▼
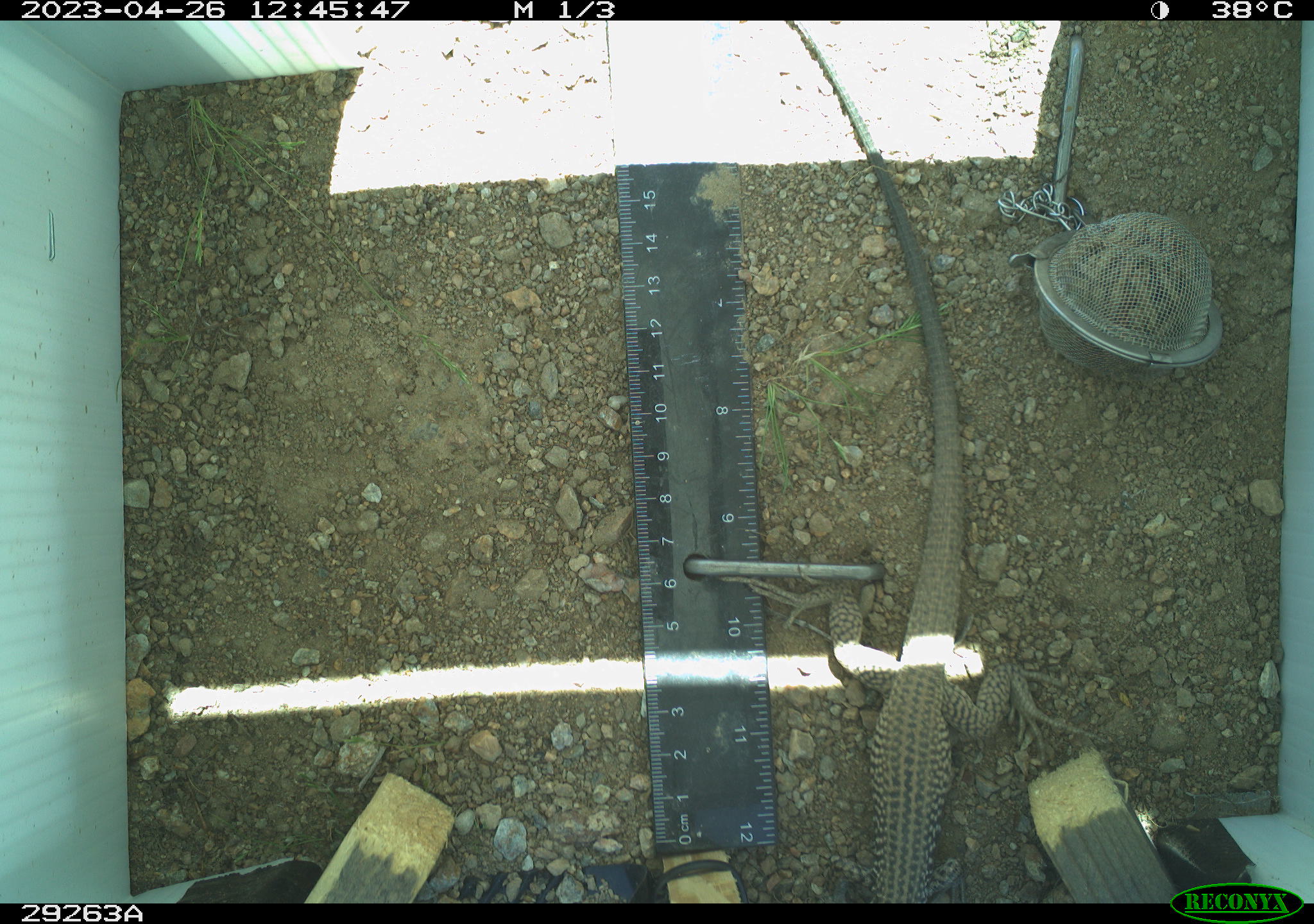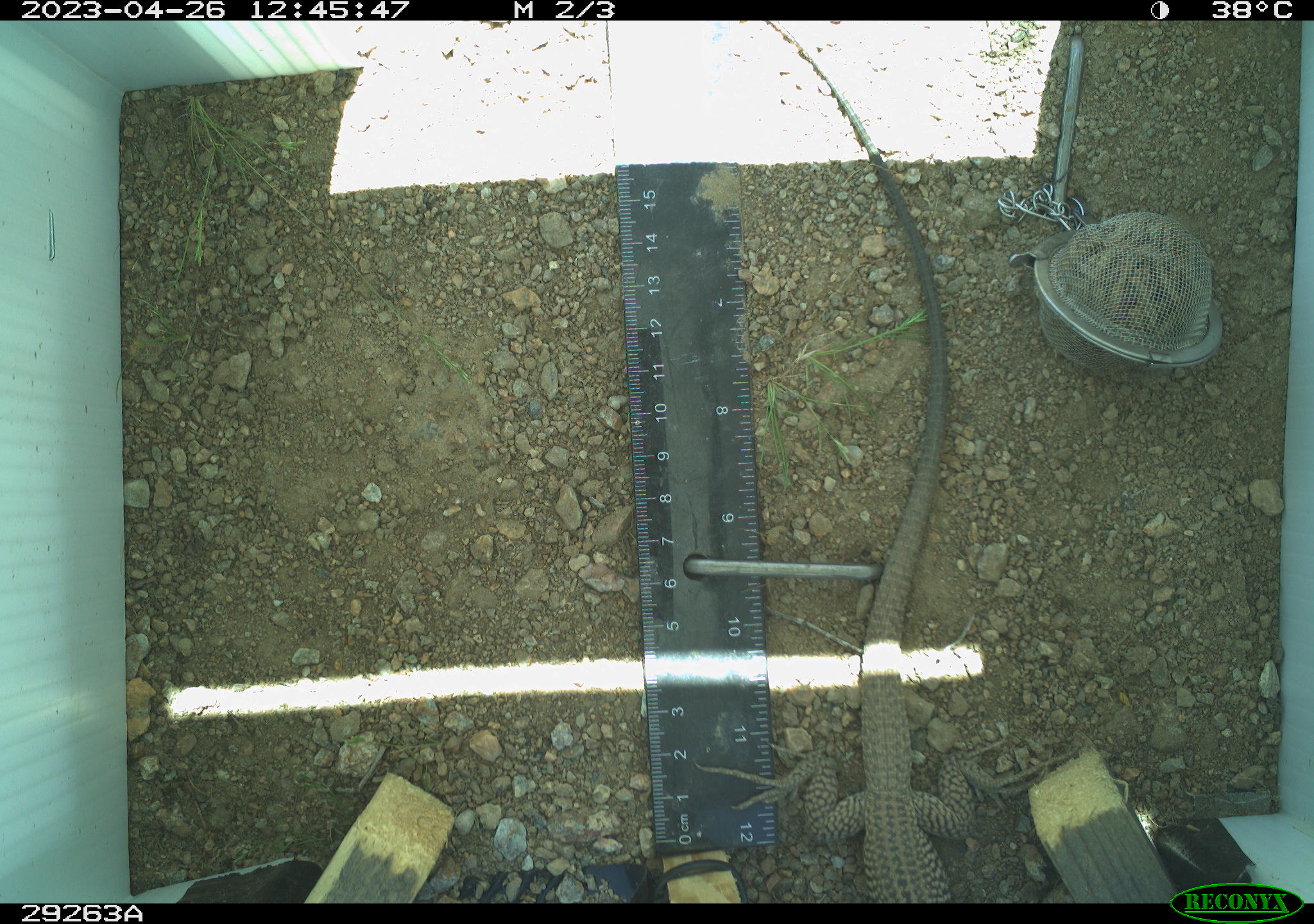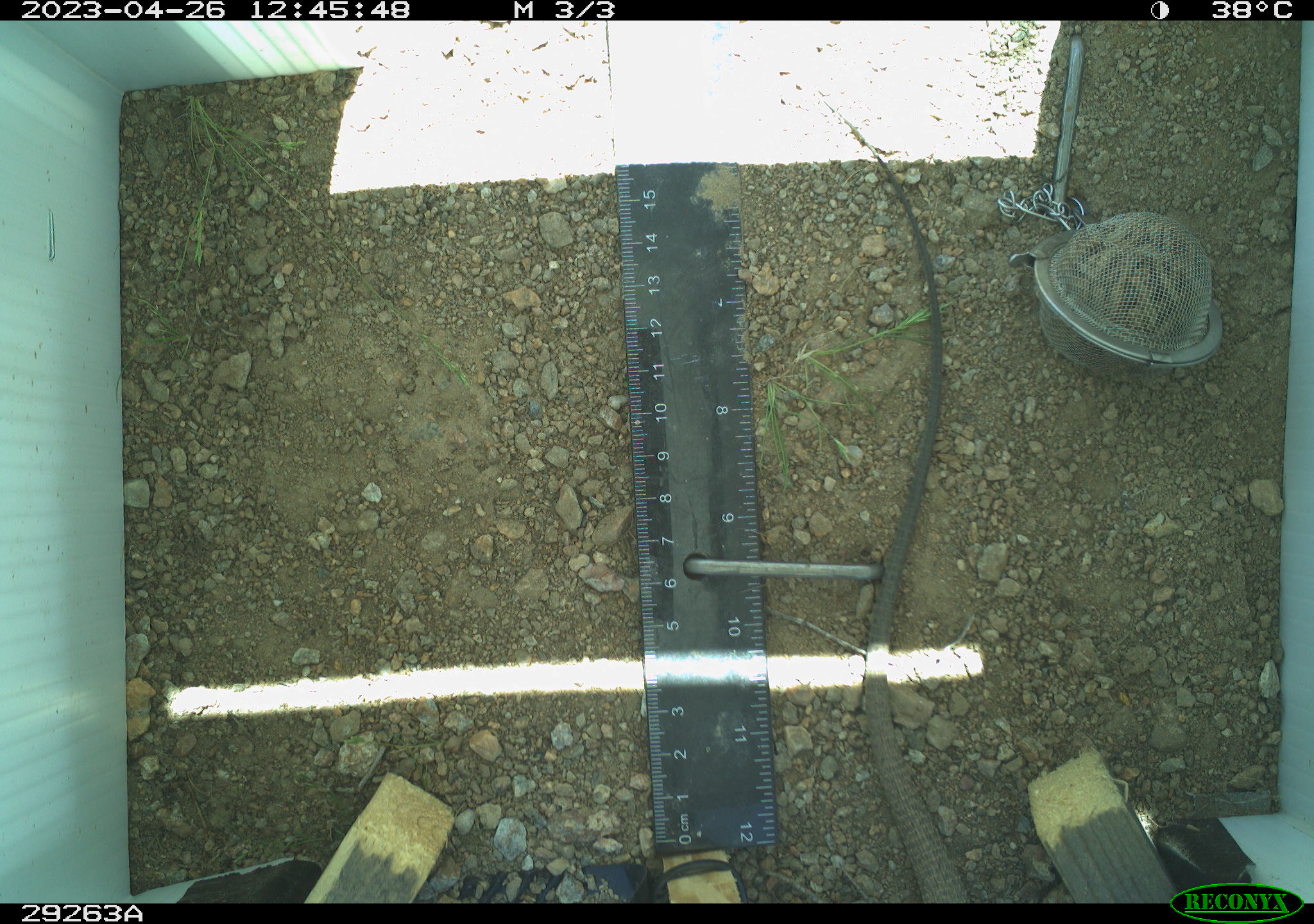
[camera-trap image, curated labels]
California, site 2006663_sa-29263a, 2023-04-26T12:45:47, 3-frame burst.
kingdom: Animalia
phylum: Chordata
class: Reptilia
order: Squamata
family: Teiidae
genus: Aspidoscelis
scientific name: Aspidoscelis tigris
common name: western whiptail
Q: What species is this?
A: Western whiptail (Aspidoscelis tigris).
▲
• **Your goal**: Copy exactly the lines of the listing above, beginning at the line with "order: Squamata" and ending at its final line; write out nothing else.

• **Task output**:
order: Squamata
family: Teiidae
genus: Aspidoscelis
scientific name: Aspidoscelis tigris
common name: western whiptail
Q: What species is this?
A: Western whiptail (Aspidoscelis tigris).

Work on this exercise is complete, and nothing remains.